Please answer these questions using the article on the credit limit measure below.
1. On what date does the Credit Limit Management Measure come into effect?
2. When the industry-wide limit was introduced in June 2015, unsecured loans were capped at how many times one's monthly income?
3. About how many borrowers have unsecured debts between six and 12 times their monthly incomes?

**Excerpt provided:**
[Start of section]

Pre-empting the pitfalls of debt

Credit Counselling Singapore chairman Kuo How Nam advises borrowers to seek help earlier when it is easier to restructure their debts.
Credit Counselling Singapore chairman Kuo How Nam advises borrowers to seek help earlier when it is easier to restructure their debts.

An upcoming credit limit ruling could provide help earlier for those in debt

The latest initiative by the authorities to help borrowers from falling into deep, unsecured debt is a reminder for all to exercise financial prudence. It is also timely, what with the year-end festivities and Chinese New Year round the corner.

The Sunday Times highlights what you need to know about the new credit limit measure.

WHAT IS THE CREDIT LIMIT MANAGEMENT MEASURE?

Come Jan 1, the so-called Credit Limit Management Measure kicks in. It is aimed at borrowers with unsecured debt, such as personal loans or credit card debt, that exceeds six times their monthly income.

Banks will not be allowed to grant any increase in credit limits or any new unsecured credit facilities to such a person if they cause his total credit limit to exceed 12 times his monthly income. Affected borrowers can continue to use their existing unsecured credit facilities.

To check your outstanding balances and credit limits with all the banks, you can buy a credit bureau report.

The Monetary Authority of Singapore and financial practitioners such as Mr Kuo How Nam, chairman of Credit Counselling Singapore (CCS), say this is a pre-emptive measure to aid borrowers and prevent more problems before they are affected by an industry-wide borrowing limit that is being phased in progressively.

In June 2015, an industry-wide limit was introduced that capped unsecured loans to 24 times one's monthly income. It was cut to 18 times in June this year and will be lowered to 12 times from June 2019.

WHAT ARE UNSECURED DEBTS?

Unsecured debts are those with no collateral, such as credit card debts, personal loans or an overdraft. This limit applies to interest-bearing balances on personal unsecured credit facilities. It excludes secured loans such as property and car loans, as well as unsecured loans for business, medical and education spending.

Borrowers with an annual income of at least $120,000 or those with net personal assets exceeding $2 million are exempted from the industry-wide borrowing limit.

HOW MANY BORROWERS ARE THERE WITH UNSECURED DEBTS?

Over the past few years, steps taken to manage borrowing have produced results. Currently, there are an estimated 60,000 borrowers with unsecured debts between six and 12 times their monthly incomes - about 4 per cent of the total 1.5 million unsecured credit users here.

[End of section]

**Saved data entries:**
[Start of section]

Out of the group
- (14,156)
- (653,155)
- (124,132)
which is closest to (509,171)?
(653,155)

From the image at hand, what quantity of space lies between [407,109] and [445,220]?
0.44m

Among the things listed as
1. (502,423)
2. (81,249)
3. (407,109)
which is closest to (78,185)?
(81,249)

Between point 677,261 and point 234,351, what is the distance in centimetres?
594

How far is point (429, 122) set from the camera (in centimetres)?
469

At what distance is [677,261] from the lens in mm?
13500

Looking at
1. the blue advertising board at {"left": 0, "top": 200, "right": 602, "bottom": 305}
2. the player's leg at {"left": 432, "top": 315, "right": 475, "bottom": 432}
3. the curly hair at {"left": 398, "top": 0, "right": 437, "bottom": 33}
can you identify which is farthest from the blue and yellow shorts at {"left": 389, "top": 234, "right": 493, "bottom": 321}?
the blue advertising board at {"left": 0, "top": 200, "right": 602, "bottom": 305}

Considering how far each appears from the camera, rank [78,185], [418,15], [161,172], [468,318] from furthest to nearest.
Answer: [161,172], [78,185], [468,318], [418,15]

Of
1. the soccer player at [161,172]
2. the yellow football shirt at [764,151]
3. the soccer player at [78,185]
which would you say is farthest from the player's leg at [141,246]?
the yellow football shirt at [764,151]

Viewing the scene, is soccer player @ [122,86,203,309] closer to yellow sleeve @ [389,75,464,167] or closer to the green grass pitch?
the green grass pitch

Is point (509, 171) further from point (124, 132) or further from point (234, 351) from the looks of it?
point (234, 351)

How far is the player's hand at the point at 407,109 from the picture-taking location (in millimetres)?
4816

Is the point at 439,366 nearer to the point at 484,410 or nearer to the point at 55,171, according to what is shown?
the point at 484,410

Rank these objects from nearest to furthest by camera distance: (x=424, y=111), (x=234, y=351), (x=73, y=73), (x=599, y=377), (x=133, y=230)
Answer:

[End of section]

**Answer space:**
1. Jan 1.
2. 24 times.
3. An estimated 60,000.